Deine Aufgabe |
Gib aus dem Text über Roma-Kinder und Schule das Stück Wort für Wort wieder, das mit „In einigen Familien“ anfängt und bis „zeitlich befristete Projekte.“ weitergeht.

Vorliegender Text |
•••••

Die geringe Anzahl von Lehrer:innen aus der Roma-Community führt dazu, dass der gesetzliche Anspruch auf Unterricht in der Sprache Romanes in der Praxis nicht umgesetzt wird. Dies führt dazu, dass Kinder aus Romanes-sprachigen Familien mangels Kenntnisse der mazedonischen Sprache de facto von Bildung ausgeschlossen sind. Eine weitere Folge ist, dass das Unterrichtsfach „Sprache und Kultur der Roma“ nur an sechs Schulen im ganzen Land unterrichtet wird, und das nur für wenige Stunden pro Woche – obwohl alle Roma-Schüler:innen das Recht haben, in diesem Rahmen über ihre Sprache und Kultur zu lernen – ein Recht, von dem auch nicht alle Eltern wissen.

Neben den Gründen, die auf Seiten der Schulen zu suchen sind, gibt es natürlich auch Gründe, die in den familiären Lebensumständen der Kinder begründet sind, die aber komplexer sind als eine vermeintliche Uneinsichtigkeit der Eltern. Häufig spielt Armut eine Rolle. Zwar ist der Schulbesuch an sich kostenlos, ebenso die Bücher, dennoch stellt es für einige eine Hürde dar, wenn das Geld für angemessene Kleidung oder sonstige Ausstattung fehlt. Während der Pandemie hat sich die Bildungsteilhabe von Kindern und Jugendlichen aus der Roma-Community noch weiter verschlechtert, da viele von ihnen keinen Zugang zu der nötigen technischen Ausstattung hatten, um am Online-Unterricht teilzunehmen.

In einigen Familien brechen (ältere) Kinder die Schule ab, um sich um jüngere Geschwister zu kümmern oder um zum Familieneinkommen beizutragen, da es keine andere Möglichkeit gibt, um die Existenz der Familie zu sichern. Es gibt also auch andere Gründe als schlicht fehlendes Interesse, wenn Eltern nicht immer darauf bestehen, dass ihre Kinder zur Schule gehen. In einigen Gemeinden hat es Maßnahmen gegeben, die darauf abzielten, faktische Barrieren, wie die eben genannten, abzubauen. Häufig waren dies aber nur zeitlich befristete Projekte.

Nach wie vor gibt es besondere Problematiken für Kinder aus Familien, die (z.B. nach einer Abschiebung) aus dem Ausland zurückkehren, mitunter nach mehrjähriger Abwesenheit. Ohne eine Meldeadresse und Identitätsdokumente kann keine Anmeldung in der Schule erfolgen.

•••••

Gegebene Angaben |
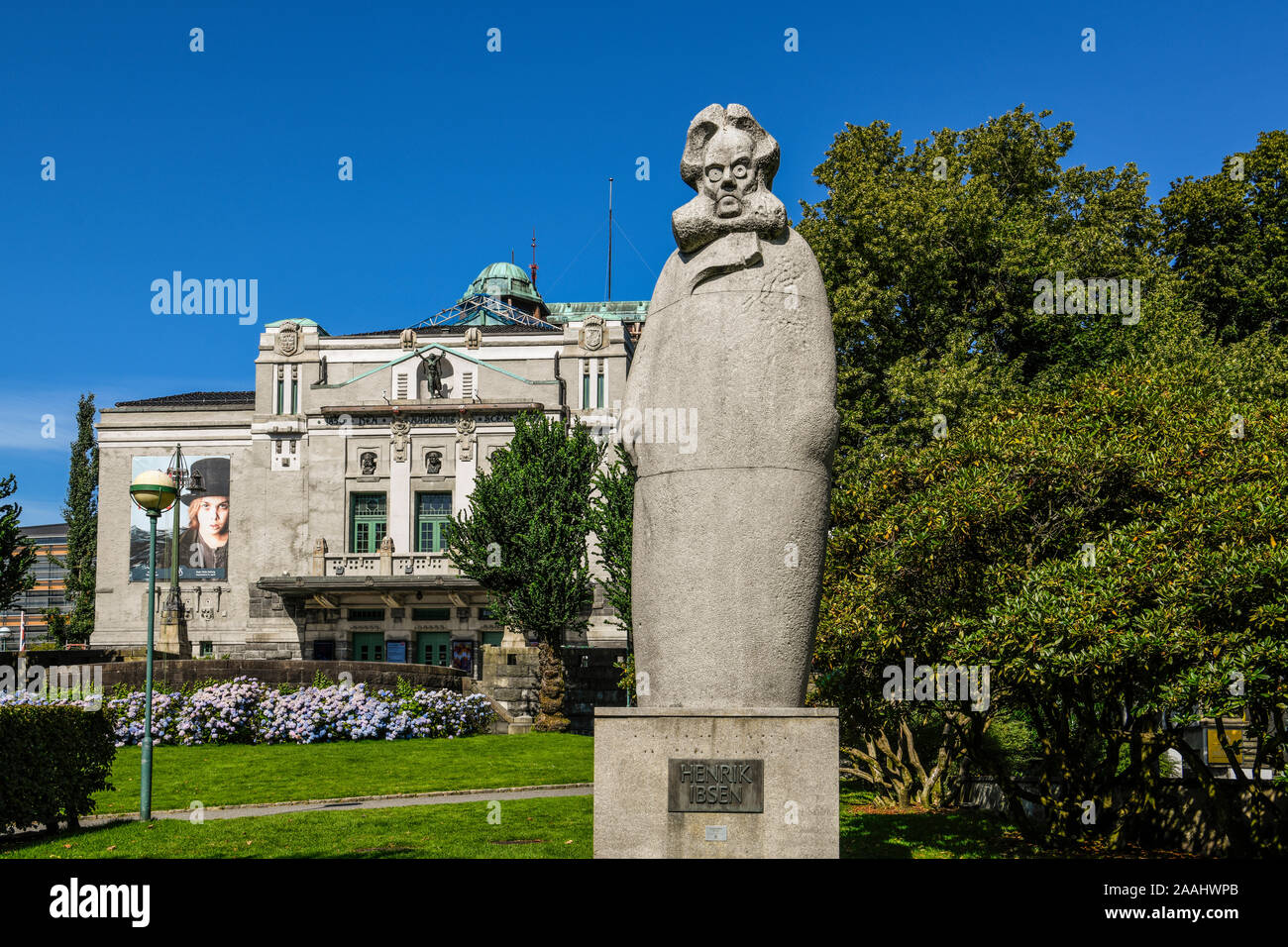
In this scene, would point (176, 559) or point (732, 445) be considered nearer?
point (732, 445)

•••••

Deine Antwort |
In einigen Familien brechen (ältere) Kinder die Schule ab, um sich um jüngere Geschwister zu kümmern oder um zum Familieneinkommen beizutragen, da es keine andere Möglichkeit gibt, um die Existenz der Familie zu sichern. Es gibt also auch andere Gründe als schlicht fehlendes Interesse, wenn Eltern nicht immer darauf bestehen, dass ihre Kinder zur Schule gehen. In einigen Gemeinden hat es Maßnahmen gegeben, die darauf abzielten, faktische Barrieren, wie die eben genannten, abzubauen. Häufig waren dies aber nur zeitlich befristete Projekte.